◆ REQUEST ◆
Copy out the data entries word for word, starting at the line that contains "How far from" and ending at the last line of the data entries. Include only those lines.

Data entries

○ ○ ○

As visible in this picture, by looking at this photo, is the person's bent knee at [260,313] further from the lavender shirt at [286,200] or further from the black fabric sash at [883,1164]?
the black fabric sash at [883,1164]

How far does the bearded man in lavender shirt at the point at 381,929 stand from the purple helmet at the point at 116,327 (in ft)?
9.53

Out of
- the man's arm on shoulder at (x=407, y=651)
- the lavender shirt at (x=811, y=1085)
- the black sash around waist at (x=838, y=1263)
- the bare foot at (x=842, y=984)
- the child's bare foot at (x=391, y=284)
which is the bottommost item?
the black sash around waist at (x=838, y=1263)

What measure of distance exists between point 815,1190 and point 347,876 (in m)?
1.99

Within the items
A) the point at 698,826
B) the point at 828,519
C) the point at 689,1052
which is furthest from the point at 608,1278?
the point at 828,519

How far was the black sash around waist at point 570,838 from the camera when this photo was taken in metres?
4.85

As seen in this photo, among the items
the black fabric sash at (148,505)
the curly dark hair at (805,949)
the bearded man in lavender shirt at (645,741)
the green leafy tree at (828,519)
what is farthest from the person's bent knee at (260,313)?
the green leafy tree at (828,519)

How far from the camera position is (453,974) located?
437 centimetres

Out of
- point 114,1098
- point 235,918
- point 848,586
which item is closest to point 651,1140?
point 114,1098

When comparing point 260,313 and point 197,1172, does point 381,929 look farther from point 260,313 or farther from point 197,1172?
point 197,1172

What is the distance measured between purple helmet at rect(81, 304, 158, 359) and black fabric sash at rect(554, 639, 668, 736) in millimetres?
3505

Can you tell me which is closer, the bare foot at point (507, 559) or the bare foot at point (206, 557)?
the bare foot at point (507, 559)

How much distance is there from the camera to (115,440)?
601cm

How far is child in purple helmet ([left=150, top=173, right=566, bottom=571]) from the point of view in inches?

○ ○ ○

◆ FINAL RESULT ◆
How far from the camera position is (453,974) located?
437 centimetres

Out of
- point 114,1098
- point 235,918
- point 848,586
which item is closest to point 651,1140?
point 114,1098

When comparing point 260,313 and point 197,1172, does point 381,929 look farther from point 260,313 or farther from point 197,1172?
point 197,1172

What is the distance measured between purple helmet at rect(81, 304, 158, 359) and black fabric sash at rect(554, 639, 668, 736) in millimetres?
3505

Can you tell me which is closer, the bare foot at point (507, 559) or the bare foot at point (206, 557)?
the bare foot at point (507, 559)

How much distance is there from the camera to (115,440)?
601cm

How far is child in purple helmet ([left=150, top=173, right=566, bottom=571]) from the point of view in inches?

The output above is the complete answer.